Von Ulrich Schiller

Washington, im April

Bundeskanzler Kohl verfuhr nach einem bewährten Rezept: Erst klarstellen, daß man in den entscheidenden Fragen der Sicherheitspolitik einig sei, dann auf dieser Basis dem amerikanischen Partner „Denkanstöße“ für diejenigen Probleme geben, die aus deutscher Sicht von Washington anders behandelt werden sollten als bisher. So waren schon Kanzler und Außenminister der sozial-liberalen Koalition verfahren, als es darum ging, der neuen und in Rüstungsrhetorik anfangs besonders zungenfertigen Reagan-Administration den Verhandlungsauftrag im Rahmen des Doppelbeschlusses der Nato ins Gedächtnis zu rufen. Dem Kanzler der christlich-liberalen Koalition – flankiert auch er von Hans-Dietrich Genscher – war darum zu tun, der amerikanischen Regierung klarzumachen, daß die Anforderungen an den Gemeinsinn der Nato 1983 allein schon groß genug seien, als daß man sich neuen Zank um den Ost-West-Handel oder ein ergebnisloses Ende der KSZE-Nachfolgekonferenz in Madrid leisten könne.

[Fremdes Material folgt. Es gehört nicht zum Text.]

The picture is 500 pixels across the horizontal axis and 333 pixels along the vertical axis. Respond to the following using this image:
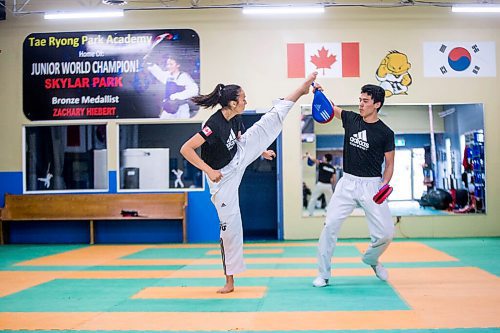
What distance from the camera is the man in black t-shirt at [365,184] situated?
587 cm

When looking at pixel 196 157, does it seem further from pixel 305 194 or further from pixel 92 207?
pixel 92 207

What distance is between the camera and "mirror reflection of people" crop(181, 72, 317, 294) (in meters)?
5.53

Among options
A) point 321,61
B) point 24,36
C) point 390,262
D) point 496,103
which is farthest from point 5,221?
point 496,103

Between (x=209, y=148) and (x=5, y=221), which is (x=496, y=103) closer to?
(x=209, y=148)

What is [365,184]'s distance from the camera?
591cm

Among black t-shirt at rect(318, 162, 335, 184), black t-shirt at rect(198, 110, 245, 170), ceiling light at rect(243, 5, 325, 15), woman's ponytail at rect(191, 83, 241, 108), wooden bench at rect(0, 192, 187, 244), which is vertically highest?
ceiling light at rect(243, 5, 325, 15)

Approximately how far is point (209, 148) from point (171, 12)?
650cm

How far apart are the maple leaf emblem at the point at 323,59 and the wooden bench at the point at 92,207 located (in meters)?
3.34

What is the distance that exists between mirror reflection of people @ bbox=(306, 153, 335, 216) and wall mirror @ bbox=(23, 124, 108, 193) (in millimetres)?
3856

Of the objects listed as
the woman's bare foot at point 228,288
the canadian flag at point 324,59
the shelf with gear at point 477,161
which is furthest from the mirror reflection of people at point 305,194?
the woman's bare foot at point 228,288

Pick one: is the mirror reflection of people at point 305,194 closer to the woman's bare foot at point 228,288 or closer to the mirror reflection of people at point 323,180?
the mirror reflection of people at point 323,180

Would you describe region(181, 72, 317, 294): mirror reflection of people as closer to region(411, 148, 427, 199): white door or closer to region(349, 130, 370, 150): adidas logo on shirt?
region(349, 130, 370, 150): adidas logo on shirt

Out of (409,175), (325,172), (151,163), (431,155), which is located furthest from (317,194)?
(151,163)

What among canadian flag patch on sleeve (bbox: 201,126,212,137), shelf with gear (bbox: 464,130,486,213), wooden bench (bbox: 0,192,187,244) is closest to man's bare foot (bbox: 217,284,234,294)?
canadian flag patch on sleeve (bbox: 201,126,212,137)
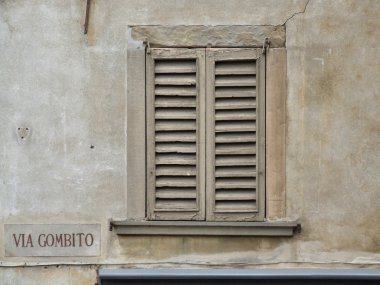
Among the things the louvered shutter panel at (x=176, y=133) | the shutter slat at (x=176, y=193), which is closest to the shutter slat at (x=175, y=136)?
the louvered shutter panel at (x=176, y=133)

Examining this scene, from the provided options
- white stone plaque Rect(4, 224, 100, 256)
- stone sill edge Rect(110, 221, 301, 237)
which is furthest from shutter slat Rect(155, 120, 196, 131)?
white stone plaque Rect(4, 224, 100, 256)

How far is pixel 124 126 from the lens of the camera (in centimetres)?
548

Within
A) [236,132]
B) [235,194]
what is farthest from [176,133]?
[235,194]

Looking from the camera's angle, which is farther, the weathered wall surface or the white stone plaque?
the white stone plaque

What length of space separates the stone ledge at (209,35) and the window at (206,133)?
70 mm

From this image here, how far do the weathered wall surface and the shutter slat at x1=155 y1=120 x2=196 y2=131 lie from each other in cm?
33

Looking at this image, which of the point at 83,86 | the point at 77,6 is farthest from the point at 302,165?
the point at 77,6

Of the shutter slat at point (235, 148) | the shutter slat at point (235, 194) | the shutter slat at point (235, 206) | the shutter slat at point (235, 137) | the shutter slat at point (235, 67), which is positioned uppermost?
the shutter slat at point (235, 67)

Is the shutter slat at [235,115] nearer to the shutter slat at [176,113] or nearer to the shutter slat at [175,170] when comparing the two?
the shutter slat at [176,113]

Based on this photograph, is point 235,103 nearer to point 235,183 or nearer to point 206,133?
point 206,133

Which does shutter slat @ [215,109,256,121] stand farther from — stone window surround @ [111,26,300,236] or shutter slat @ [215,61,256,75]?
shutter slat @ [215,61,256,75]

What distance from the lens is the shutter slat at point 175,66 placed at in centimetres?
547

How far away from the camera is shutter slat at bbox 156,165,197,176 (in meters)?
5.49

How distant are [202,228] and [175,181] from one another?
0.48 meters
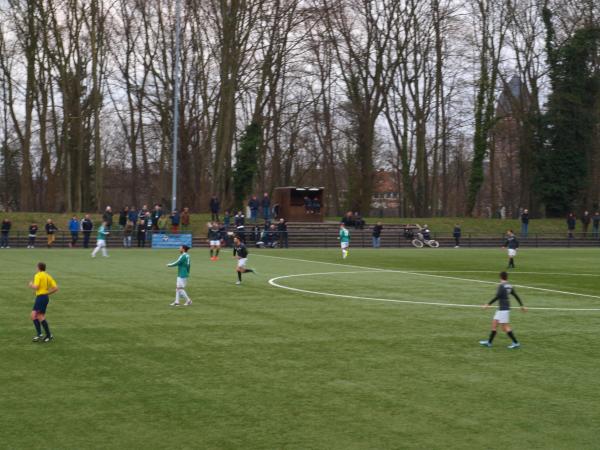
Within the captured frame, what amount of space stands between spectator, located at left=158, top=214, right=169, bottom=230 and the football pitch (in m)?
26.4

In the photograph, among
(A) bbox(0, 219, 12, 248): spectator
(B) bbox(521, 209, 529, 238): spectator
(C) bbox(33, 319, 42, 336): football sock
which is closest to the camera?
(C) bbox(33, 319, 42, 336): football sock

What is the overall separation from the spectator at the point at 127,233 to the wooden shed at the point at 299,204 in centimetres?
1228

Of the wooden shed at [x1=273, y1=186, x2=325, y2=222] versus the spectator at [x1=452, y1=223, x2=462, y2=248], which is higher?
the wooden shed at [x1=273, y1=186, x2=325, y2=222]

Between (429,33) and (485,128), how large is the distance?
30.3 ft

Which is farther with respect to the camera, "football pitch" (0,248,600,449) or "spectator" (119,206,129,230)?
"spectator" (119,206,129,230)

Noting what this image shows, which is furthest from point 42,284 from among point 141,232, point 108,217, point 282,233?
point 282,233

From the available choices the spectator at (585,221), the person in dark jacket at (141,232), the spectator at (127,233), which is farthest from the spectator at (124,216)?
the spectator at (585,221)

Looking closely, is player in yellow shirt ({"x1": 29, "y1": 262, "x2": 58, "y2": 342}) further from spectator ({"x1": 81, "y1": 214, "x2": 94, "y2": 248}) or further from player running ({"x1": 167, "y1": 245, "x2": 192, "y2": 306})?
spectator ({"x1": 81, "y1": 214, "x2": 94, "y2": 248})

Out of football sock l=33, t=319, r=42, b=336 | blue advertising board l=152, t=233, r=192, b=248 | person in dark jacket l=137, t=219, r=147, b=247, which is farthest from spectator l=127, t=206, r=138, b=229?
football sock l=33, t=319, r=42, b=336

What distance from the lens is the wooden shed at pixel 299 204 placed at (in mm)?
57594

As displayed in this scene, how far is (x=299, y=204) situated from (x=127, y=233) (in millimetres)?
14115

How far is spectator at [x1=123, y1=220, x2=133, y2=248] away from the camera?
48.0m

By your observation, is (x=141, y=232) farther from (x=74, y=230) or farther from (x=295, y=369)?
(x=295, y=369)

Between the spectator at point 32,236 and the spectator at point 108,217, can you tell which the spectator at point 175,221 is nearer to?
the spectator at point 108,217
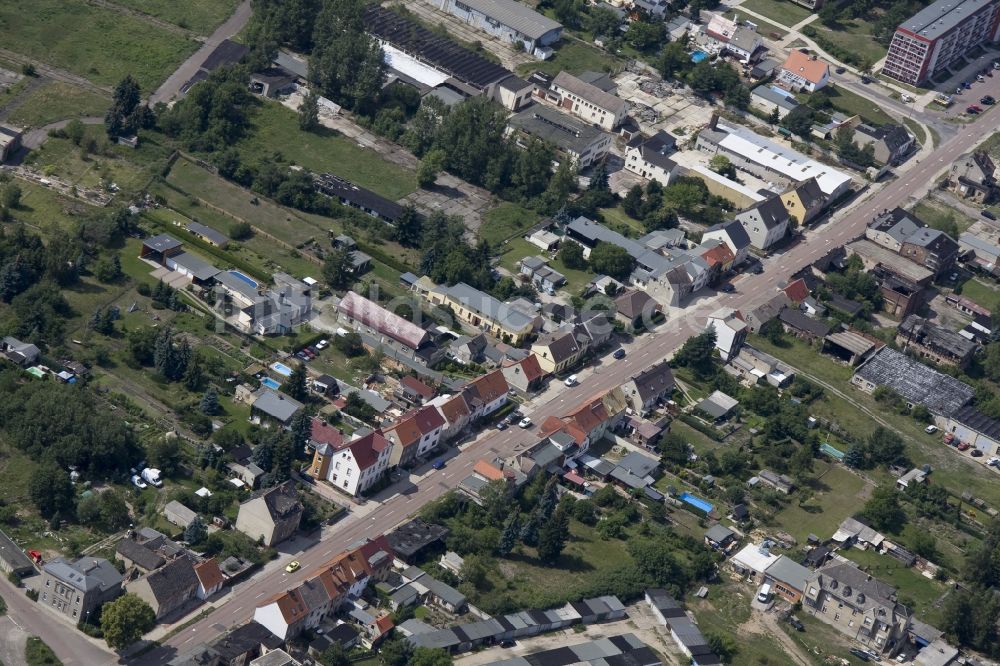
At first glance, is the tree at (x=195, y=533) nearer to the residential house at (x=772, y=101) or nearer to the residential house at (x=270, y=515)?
the residential house at (x=270, y=515)

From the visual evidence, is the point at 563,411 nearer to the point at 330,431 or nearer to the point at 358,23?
the point at 330,431

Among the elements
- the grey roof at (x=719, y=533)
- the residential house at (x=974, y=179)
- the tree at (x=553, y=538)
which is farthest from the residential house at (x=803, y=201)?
the tree at (x=553, y=538)

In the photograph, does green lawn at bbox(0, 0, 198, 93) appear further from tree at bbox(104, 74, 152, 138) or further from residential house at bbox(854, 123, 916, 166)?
residential house at bbox(854, 123, 916, 166)

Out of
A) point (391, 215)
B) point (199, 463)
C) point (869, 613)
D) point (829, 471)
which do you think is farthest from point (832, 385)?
point (199, 463)

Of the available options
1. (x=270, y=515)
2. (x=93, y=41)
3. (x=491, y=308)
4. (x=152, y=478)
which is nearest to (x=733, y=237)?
(x=491, y=308)

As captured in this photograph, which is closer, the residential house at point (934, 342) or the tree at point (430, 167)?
the residential house at point (934, 342)

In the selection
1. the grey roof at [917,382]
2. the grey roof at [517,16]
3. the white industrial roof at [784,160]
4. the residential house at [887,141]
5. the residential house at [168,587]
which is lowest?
the residential house at [168,587]
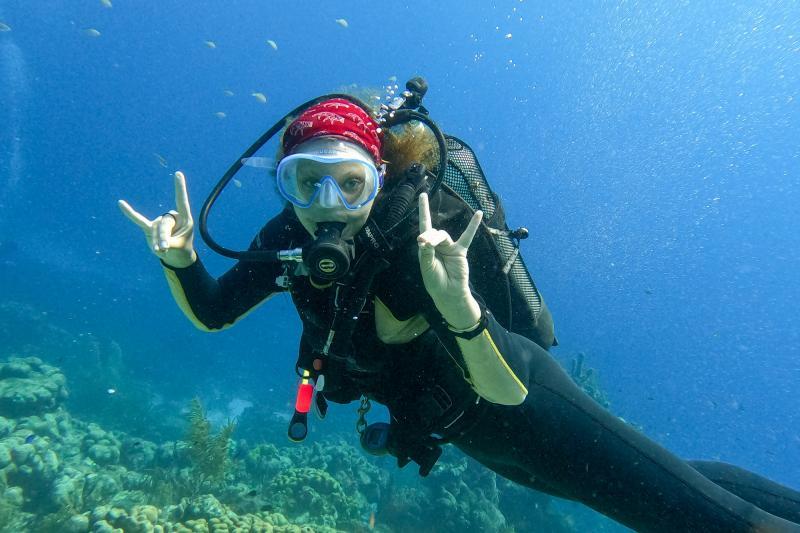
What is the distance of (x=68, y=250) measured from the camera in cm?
5169

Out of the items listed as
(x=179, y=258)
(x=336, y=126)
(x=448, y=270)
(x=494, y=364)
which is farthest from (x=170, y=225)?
(x=494, y=364)

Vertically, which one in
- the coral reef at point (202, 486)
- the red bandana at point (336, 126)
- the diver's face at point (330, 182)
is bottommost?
the coral reef at point (202, 486)

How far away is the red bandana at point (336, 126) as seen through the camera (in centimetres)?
270

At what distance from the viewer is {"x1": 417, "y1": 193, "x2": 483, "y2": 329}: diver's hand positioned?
6.73 feet

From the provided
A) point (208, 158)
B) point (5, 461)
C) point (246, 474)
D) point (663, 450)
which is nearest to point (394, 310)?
point (663, 450)

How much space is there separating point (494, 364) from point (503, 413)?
62 centimetres

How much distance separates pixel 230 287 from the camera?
10.8 feet

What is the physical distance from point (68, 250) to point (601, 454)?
6259 cm

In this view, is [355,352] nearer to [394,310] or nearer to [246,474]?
[394,310]

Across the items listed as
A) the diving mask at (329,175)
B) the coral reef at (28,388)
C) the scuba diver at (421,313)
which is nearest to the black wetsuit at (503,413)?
the scuba diver at (421,313)

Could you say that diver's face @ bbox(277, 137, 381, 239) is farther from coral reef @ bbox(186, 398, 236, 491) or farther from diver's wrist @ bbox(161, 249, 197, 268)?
coral reef @ bbox(186, 398, 236, 491)

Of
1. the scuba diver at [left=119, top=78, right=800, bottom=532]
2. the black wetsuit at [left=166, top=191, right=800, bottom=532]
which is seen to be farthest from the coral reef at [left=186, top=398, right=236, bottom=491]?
the black wetsuit at [left=166, top=191, right=800, bottom=532]

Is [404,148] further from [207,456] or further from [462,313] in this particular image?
[207,456]

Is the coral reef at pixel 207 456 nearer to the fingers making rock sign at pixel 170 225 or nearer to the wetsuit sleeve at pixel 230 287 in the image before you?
the wetsuit sleeve at pixel 230 287
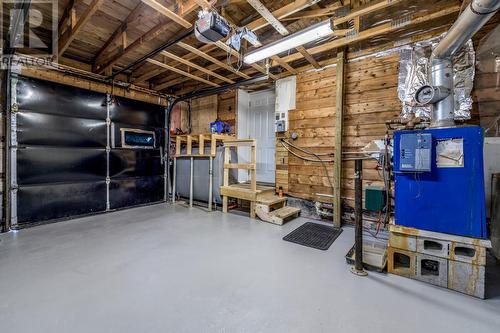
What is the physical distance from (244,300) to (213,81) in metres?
4.74

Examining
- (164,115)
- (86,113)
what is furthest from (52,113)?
(164,115)

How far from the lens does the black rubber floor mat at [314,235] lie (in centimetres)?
290

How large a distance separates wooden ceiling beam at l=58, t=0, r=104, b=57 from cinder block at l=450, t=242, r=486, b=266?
4.33 meters

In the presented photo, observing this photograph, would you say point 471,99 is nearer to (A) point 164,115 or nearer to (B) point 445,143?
(B) point 445,143

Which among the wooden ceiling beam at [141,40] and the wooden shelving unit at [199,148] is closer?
the wooden ceiling beam at [141,40]

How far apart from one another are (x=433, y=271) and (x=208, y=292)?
215cm

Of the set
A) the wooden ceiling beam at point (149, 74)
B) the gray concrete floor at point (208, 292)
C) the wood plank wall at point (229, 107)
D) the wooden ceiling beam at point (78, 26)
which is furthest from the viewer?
the wood plank wall at point (229, 107)

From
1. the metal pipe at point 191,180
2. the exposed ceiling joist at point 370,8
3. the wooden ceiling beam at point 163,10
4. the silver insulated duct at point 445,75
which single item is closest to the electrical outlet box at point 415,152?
the silver insulated duct at point 445,75

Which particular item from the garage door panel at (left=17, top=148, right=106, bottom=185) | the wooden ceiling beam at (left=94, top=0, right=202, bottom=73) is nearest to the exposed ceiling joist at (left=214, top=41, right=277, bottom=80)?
→ the wooden ceiling beam at (left=94, top=0, right=202, bottom=73)

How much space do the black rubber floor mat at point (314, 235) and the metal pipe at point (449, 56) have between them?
72.9 inches

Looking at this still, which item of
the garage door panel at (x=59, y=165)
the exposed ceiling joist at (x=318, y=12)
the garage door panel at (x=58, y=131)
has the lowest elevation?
the garage door panel at (x=59, y=165)

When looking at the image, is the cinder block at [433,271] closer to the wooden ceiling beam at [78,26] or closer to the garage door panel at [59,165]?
the wooden ceiling beam at [78,26]

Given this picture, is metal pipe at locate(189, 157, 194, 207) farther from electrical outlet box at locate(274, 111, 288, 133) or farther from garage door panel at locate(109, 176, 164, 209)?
electrical outlet box at locate(274, 111, 288, 133)

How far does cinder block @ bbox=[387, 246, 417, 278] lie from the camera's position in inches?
81.0
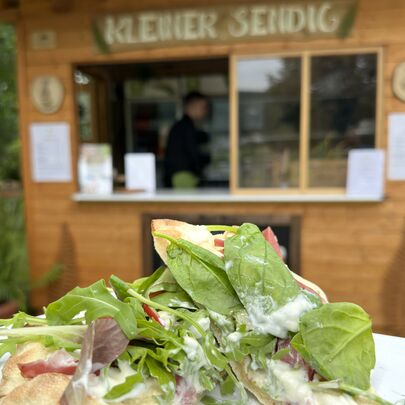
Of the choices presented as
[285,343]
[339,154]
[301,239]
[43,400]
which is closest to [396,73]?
[339,154]

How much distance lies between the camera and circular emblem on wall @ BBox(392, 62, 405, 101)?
3.88 meters

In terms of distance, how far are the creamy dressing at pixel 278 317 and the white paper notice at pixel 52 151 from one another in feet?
12.1

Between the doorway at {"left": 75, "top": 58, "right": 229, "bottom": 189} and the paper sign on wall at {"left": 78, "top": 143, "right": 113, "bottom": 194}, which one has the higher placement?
the doorway at {"left": 75, "top": 58, "right": 229, "bottom": 189}

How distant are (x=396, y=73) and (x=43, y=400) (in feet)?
12.4

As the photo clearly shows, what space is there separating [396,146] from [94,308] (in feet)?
11.3

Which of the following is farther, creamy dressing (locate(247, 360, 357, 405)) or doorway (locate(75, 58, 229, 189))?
doorway (locate(75, 58, 229, 189))

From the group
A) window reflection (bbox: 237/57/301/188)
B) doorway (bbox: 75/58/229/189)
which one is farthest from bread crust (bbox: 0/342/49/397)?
doorway (bbox: 75/58/229/189)

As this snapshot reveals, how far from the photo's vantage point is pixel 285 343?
1.17 meters

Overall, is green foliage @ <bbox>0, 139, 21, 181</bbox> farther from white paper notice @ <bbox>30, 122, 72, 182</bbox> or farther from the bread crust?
the bread crust

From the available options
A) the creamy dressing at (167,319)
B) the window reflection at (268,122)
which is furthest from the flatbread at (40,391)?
the window reflection at (268,122)

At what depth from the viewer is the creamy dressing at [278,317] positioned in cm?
115

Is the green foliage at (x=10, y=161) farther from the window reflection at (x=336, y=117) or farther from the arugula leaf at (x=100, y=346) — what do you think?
the arugula leaf at (x=100, y=346)

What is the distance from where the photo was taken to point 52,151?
4566mm

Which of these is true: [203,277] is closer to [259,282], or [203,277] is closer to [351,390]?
[259,282]
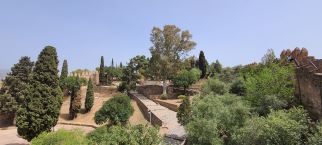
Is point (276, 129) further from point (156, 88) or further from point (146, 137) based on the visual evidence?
point (156, 88)

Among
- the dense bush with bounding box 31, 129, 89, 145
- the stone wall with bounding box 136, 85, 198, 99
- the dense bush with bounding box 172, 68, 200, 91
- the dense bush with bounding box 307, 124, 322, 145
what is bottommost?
the dense bush with bounding box 31, 129, 89, 145

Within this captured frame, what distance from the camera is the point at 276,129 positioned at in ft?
50.5

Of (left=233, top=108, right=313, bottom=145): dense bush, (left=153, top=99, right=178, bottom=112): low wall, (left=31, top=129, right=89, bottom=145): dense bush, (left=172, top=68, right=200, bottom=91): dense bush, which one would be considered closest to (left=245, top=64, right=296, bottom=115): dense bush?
(left=233, top=108, right=313, bottom=145): dense bush

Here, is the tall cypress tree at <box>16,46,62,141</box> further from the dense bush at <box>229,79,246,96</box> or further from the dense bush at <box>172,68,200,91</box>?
the dense bush at <box>172,68,200,91</box>

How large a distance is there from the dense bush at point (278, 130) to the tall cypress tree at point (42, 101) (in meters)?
15.5

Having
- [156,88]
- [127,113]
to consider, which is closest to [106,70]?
[156,88]

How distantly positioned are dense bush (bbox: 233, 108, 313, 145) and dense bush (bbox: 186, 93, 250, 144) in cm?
248

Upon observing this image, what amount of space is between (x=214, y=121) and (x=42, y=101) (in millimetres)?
13980

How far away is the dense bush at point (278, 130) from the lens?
15180mm

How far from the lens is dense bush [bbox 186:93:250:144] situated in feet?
61.9

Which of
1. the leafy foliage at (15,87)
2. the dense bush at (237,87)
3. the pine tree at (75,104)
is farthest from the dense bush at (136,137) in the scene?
the pine tree at (75,104)

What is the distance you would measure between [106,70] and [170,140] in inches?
1375

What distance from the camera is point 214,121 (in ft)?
64.2

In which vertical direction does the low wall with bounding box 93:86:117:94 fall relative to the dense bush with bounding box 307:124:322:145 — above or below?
above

Kohl sagte bei seinem kurzen Besuch in Washington Ende voriger Woche zwar nichts anderes, als er in Bonn schon des öfteren gesagt hatte, aber Präsident Reagan und seine Berater, denen noch die Zweifel des SPD-Kanzlerkandidaten Vogel an der Weisheit des Nachrüstungsbeschlusses und an der amerikanischen Verhandlungsführung in den Ohren klangen, vernahmen die Versicherungen des gewählten Kanzlers wie eine neue, erquickende Botschaft: daß die Bundesrepublik zur Aufstellung der Pershing-II-Raketen bereit sei, wenn die Genfer Verhandlungen kein Ergebnis bringen, und daß sie ein von Egon Bahr angeregtes Moratorium ablehne. Ein hoher Beamter der Reagan-Regierung hob geradezu begeistert die Zuversicht und den Optimismus des Kanzlers hervor, die deutsche Öffentlichkeit von den eventuell anfallenden Notwendigkeiten schon überzeugen zu können. Kohl gab sich freilich stark auch in seinem Optimismus, daß die Sowjets zu Reagans Zwischenlösungsvorschlag das letzte Wort noch nicht gesprochen hätten.

Was diesen Optimismus rechtfertigt, blieb vor der Presse in vagen Andeutungen hängen. Immerhin war in Washington zu erfahren, daß der US-Unterhändler Paul Nitze die Aussichten für ein Abkommen über die atomaren Mittelstreckenwaffen nicht ganz so düster beurteilt, wie Senator Percy sie nach Anhörung Nitzes im außenpolitischen Senatsausschuß dargestellt hat. Präsident Reagan hält es zudem offenbar für nützlich, daß Korn im Juli in Moskau selbst sondiert; sonst hätte der Kanzler seinen plötzlich vorgezogenen Reisetermin nicht noch hier in Washington bekanntgegeben.

Einigkeit in der Sicherheitspolitik ist gewiß das Wichtigste für die Allianz wie für die bilateralen Beziehungen. Doch diesmal diente sie auch als Verpackung. Kohl war in erster Linie zur Vorbereitung des Gipfeltreffens, zu dem die sieben führenden westlichen Industrienationen Ende Mai in Williamsburg (Virginia) zusammenkommen, nach Washington gebeten worden. Nicht nur als Kanzler in Bonn, sondern auch als Chef einer Bundesregierung, die gegenwärtig in der EG den Vorsitz führt, mußte er den Amerikanern klarzumachen versuchen, daß der Wirtschaftsgipfel nur dann harmonisch und für die Lösung der drückenden Beschäftigungs- und Konjunkturprobleme erfolgreich verlaufen kann, wenn nicht alte und neue Auseinandersetzungen um Beschränkungen in den Wirtschaftsbeziehungen mit der Sowjetunion die Tagesordnung überschatten. Kohl gab sich nach seinen Gesprächen mit Reagan zuversichtlich: Fragen des Ost-West-Handels würden in Williamsburg „nur marginal“ erörtert. Hat er den Präsidenten, der selbst nach Kräften eine Wiederholung des Fiaskos von Versailles vermeiden möchte, überzeugt? Es ist zu hoffen.

Dennoch bleibt unklar, was „marginal“ schließlich bedeutet. Man hörte zum Beispiel die Auffassung, der Umfang der Osthandels-Diskussion werde davon abhängen, wie weit die Studien der OECD, der Nato und der Internationalen Energiebehörde zu den strategischen Implikationen der Wirtschaftsbeziehungen mit dem Osten bis zum Beginn des Gipfeltreffens noch vorankämen.